O QUE SE PEDE -
Extraia e reproduza fielmente as linhas abaixo, a partir daquela que contém "In the photograph, which" até a última, ambas incluídas.

MATERIAL DO EXERCÍCIO -
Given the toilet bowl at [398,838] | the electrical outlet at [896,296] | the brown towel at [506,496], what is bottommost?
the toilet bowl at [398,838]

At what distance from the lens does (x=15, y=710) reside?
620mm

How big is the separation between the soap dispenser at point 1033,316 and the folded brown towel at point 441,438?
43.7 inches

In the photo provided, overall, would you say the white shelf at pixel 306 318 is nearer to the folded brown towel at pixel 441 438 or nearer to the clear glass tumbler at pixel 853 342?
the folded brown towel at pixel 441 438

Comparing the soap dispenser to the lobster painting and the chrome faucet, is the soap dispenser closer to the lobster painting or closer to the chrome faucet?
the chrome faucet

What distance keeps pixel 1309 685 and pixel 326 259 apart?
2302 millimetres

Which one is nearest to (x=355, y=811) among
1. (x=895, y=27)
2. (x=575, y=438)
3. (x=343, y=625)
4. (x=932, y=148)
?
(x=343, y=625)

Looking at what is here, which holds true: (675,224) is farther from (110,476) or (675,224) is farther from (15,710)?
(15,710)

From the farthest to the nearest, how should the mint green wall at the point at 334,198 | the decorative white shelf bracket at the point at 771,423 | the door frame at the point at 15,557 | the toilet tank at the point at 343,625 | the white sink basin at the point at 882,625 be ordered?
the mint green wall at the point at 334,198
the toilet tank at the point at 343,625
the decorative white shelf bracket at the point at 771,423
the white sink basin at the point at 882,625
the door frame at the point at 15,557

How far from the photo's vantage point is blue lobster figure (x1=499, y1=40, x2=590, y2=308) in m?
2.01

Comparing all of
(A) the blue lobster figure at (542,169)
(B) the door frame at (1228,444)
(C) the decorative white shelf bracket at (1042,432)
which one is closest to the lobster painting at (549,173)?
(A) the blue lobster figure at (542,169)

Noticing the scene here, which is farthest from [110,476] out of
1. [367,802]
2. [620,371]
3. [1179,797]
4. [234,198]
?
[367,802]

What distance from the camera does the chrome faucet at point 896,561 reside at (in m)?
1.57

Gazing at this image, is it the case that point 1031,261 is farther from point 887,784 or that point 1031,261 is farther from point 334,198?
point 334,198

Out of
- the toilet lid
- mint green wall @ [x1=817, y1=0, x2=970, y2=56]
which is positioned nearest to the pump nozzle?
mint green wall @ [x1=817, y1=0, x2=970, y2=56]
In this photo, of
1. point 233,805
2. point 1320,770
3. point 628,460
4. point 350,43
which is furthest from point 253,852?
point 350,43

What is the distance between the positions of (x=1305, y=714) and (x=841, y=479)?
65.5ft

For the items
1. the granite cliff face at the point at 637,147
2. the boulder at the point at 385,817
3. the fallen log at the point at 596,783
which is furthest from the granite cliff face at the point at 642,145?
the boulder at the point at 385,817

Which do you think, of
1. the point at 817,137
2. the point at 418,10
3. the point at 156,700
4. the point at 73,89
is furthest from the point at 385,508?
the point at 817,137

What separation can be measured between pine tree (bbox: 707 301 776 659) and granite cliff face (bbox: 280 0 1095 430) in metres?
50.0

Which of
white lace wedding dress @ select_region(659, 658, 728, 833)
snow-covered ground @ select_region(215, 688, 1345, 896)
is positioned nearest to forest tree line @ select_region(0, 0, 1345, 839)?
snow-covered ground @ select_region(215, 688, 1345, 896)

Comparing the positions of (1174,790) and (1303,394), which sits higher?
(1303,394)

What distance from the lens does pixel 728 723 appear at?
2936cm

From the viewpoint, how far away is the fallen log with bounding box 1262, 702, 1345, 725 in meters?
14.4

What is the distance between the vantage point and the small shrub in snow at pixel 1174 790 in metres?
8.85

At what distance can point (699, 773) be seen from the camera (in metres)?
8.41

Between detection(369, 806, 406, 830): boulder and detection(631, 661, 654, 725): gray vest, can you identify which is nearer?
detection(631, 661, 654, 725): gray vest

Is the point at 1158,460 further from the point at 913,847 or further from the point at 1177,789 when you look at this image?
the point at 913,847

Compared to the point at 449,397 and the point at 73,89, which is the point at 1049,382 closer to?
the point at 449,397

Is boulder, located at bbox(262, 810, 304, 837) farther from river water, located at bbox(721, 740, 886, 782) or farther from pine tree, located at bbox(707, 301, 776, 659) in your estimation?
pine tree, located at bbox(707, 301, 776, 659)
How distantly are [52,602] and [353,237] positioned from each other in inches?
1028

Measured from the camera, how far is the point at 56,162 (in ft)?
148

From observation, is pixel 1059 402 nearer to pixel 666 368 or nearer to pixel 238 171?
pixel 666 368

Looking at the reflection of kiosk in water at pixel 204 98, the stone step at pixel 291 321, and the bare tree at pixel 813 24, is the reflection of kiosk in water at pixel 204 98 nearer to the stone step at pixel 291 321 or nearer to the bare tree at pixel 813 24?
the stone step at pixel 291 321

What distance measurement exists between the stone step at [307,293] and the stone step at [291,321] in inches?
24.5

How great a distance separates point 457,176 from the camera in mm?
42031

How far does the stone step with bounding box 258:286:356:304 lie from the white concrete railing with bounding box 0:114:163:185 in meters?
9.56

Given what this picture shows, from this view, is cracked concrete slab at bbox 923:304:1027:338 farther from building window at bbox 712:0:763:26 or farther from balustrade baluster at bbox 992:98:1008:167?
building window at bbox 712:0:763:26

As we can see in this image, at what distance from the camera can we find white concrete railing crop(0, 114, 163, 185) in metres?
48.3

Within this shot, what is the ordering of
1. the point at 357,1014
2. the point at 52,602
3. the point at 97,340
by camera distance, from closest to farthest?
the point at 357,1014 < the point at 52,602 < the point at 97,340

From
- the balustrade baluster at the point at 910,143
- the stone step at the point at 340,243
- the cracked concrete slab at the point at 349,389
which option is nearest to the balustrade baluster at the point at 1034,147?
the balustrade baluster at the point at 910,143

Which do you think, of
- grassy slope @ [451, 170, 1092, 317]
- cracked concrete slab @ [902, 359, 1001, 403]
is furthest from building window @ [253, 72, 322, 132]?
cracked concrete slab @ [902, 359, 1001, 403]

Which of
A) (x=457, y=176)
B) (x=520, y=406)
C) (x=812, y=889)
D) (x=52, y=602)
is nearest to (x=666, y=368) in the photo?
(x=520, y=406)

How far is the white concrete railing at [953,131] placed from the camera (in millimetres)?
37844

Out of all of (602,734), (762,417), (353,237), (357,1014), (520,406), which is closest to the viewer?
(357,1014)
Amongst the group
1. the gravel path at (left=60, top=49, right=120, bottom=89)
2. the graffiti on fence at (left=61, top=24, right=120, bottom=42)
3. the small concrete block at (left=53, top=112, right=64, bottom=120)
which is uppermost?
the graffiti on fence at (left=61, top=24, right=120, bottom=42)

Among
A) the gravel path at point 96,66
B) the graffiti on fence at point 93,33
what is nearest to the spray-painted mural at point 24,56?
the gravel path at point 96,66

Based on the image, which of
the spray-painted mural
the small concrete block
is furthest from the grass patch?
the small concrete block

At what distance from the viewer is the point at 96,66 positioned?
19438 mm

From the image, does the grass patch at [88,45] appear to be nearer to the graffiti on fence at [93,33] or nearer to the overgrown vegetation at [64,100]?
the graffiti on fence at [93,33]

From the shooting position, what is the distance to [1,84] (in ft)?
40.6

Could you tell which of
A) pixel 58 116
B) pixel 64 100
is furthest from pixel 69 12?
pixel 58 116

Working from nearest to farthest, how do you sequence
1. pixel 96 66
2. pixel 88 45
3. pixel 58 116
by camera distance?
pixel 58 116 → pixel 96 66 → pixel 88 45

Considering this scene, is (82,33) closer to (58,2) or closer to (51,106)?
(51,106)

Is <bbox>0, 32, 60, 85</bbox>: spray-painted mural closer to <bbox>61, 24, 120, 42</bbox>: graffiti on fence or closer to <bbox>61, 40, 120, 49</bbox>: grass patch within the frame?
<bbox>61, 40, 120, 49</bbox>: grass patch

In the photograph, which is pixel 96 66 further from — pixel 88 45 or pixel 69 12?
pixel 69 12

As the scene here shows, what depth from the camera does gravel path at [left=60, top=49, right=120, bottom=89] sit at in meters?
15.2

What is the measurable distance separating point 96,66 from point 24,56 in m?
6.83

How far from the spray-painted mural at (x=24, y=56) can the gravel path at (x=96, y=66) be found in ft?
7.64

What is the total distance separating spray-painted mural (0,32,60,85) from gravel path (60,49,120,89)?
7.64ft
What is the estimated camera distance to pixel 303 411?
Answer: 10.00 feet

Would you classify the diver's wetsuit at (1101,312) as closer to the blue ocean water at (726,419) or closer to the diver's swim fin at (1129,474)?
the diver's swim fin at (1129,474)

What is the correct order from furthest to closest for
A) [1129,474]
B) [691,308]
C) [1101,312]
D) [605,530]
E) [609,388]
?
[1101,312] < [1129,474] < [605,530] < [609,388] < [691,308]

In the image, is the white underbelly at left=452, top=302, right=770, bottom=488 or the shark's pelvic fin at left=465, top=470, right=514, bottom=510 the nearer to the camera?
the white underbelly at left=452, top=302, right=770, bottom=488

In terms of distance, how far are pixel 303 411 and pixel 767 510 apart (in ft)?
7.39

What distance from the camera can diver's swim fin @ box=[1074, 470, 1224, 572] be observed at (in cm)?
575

A SOLUÇÃO -
In the photograph, which is pixel 96 66 further from — pixel 88 45 or pixel 69 12?
pixel 69 12

As the scene here shows, what depth from the camera does gravel path at [left=60, top=49, right=120, bottom=89] sit at in meters?
15.2

What is the measurable distance separating point 96,66 from point 24,56 in m?
6.83

How far from the spray-painted mural at (x=24, y=56) can the gravel path at (x=96, y=66) be found in ft?
7.64

What is the total distance separating spray-painted mural (0,32,60,85) from gravel path (60,49,120,89)?
7.64ft
What is the estimated camera distance to pixel 303 411?
Answer: 10.00 feet

Would you classify the diver's wetsuit at (1101,312) as closer to the blue ocean water at (726,419) or closer to the diver's swim fin at (1129,474)?
the diver's swim fin at (1129,474)

What is the correct order from furthest to closest for
A) [1129,474]
B) [691,308]
C) [1101,312]
D) [605,530]
E) [609,388]
?
[1101,312] < [1129,474] < [605,530] < [609,388] < [691,308]

In the image, is the white underbelly at left=452, top=302, right=770, bottom=488 or the shark's pelvic fin at left=465, top=470, right=514, bottom=510 the nearer to the camera?
the white underbelly at left=452, top=302, right=770, bottom=488

In terms of distance, how far are pixel 303 411 and pixel 767 510 apart (in ft)?
7.39

What distance from the camera can diver's swim fin @ box=[1074, 470, 1224, 572] be observed at (in cm)?
575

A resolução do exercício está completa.